#### WHAT YOU ARE ASKED TO DO:
Copy the part of the material below that opens with the line containing "How far is dense" and runs through its final line, reproducing every line word for word.

#### GIVEN DATA:

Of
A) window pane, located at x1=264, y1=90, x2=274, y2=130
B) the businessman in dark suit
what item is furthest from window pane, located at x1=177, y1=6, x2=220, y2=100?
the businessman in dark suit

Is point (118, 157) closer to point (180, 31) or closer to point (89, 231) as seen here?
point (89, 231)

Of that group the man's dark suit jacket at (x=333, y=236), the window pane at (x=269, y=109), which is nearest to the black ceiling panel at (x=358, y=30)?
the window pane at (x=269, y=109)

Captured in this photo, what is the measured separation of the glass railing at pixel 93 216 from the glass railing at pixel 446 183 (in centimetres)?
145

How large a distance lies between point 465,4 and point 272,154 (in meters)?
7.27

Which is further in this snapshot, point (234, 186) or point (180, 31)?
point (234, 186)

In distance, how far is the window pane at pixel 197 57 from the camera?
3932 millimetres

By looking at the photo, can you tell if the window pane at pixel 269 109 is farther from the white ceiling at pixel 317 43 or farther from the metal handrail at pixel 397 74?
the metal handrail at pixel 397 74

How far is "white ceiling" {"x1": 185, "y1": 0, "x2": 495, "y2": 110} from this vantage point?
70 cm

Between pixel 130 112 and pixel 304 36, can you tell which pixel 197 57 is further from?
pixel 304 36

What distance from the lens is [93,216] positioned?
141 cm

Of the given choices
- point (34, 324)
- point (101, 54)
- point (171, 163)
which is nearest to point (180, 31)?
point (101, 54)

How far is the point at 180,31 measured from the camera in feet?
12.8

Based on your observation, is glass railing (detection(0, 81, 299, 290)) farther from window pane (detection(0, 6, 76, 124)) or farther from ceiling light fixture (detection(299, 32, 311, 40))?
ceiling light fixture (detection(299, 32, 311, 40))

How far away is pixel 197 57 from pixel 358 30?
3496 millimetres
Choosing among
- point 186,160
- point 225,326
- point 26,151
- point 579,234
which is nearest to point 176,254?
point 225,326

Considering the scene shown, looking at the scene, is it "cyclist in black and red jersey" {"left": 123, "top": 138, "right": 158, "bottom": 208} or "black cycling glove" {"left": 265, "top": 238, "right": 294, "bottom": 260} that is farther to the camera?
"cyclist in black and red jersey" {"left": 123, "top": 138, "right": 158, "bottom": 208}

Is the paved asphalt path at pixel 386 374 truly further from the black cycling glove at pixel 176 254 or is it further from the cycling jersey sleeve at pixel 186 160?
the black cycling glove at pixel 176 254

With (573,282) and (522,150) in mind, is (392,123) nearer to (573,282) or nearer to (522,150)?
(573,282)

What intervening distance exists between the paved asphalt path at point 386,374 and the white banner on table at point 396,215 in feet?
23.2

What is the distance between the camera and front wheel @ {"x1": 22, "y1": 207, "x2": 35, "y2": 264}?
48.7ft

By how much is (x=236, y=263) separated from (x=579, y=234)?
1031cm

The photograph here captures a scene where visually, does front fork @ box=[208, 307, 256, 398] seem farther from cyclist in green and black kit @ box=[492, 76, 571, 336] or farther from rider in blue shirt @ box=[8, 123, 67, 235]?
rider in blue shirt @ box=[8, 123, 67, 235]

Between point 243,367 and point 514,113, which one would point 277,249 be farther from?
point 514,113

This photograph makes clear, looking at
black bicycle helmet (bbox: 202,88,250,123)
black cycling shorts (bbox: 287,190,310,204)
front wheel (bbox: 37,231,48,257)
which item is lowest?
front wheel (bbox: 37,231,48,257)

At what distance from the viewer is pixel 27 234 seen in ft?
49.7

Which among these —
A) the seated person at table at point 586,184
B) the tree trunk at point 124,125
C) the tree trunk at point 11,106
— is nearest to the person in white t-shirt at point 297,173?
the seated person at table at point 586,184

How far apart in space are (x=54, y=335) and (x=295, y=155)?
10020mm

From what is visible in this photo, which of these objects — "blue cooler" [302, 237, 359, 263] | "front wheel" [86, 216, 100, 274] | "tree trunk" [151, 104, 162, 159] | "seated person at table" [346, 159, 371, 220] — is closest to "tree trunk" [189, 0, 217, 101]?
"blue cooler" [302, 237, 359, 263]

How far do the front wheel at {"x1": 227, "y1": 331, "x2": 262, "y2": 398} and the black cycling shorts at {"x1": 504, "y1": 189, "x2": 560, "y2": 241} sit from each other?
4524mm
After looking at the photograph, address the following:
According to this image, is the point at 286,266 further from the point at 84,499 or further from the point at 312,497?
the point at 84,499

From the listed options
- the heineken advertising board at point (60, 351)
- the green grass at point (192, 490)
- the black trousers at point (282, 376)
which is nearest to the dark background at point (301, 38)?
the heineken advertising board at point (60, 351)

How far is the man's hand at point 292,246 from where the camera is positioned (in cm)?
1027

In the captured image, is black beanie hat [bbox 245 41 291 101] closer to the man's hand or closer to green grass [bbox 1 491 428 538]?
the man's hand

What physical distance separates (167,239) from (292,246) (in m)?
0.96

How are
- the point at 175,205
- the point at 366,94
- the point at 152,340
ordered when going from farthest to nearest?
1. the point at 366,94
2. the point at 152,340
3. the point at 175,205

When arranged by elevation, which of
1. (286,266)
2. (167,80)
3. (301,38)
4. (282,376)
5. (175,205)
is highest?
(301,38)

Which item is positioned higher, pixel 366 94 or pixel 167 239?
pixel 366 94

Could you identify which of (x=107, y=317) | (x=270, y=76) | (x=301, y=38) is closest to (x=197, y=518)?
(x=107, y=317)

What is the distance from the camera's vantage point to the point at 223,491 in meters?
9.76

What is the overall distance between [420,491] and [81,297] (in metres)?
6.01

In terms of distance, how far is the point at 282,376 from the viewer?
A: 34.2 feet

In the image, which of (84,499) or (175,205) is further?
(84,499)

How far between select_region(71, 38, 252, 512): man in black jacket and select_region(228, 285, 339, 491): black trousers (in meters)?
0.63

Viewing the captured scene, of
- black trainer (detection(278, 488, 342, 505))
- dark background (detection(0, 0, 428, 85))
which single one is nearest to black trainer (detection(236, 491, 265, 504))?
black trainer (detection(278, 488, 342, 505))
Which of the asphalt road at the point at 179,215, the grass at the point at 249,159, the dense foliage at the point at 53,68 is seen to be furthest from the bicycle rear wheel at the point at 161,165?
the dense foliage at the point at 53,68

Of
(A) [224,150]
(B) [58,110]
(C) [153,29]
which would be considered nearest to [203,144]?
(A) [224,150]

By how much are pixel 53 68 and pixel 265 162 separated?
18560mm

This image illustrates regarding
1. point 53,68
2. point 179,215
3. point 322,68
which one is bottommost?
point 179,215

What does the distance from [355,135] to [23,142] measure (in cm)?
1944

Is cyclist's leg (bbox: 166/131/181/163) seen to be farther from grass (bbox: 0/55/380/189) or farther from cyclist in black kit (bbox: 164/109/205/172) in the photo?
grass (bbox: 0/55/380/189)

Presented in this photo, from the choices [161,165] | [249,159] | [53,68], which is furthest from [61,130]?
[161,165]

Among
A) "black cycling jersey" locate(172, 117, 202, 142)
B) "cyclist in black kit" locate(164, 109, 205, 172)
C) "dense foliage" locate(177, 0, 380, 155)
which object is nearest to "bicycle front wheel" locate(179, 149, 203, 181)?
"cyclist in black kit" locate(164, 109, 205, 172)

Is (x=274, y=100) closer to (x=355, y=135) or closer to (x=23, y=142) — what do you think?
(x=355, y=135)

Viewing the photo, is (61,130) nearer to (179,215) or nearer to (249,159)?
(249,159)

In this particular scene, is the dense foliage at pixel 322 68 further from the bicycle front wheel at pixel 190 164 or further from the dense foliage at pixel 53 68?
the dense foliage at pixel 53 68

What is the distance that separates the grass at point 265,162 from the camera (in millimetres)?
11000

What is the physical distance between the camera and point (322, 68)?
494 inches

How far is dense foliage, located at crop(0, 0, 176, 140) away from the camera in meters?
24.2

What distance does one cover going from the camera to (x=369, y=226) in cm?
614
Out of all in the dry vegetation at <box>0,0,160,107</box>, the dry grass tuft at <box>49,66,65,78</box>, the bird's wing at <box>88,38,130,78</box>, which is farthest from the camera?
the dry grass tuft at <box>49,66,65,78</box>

#### THE ANSWER:
How far is dense foliage, located at crop(0, 0, 176, 140) away from the camera in meters?
24.2

What distance does one cover going from the camera to (x=369, y=226) in cm?
614
Out of all in the dry vegetation at <box>0,0,160,107</box>, the dry grass tuft at <box>49,66,65,78</box>, the bird's wing at <box>88,38,130,78</box>, which is farthest from the camera?
the dry grass tuft at <box>49,66,65,78</box>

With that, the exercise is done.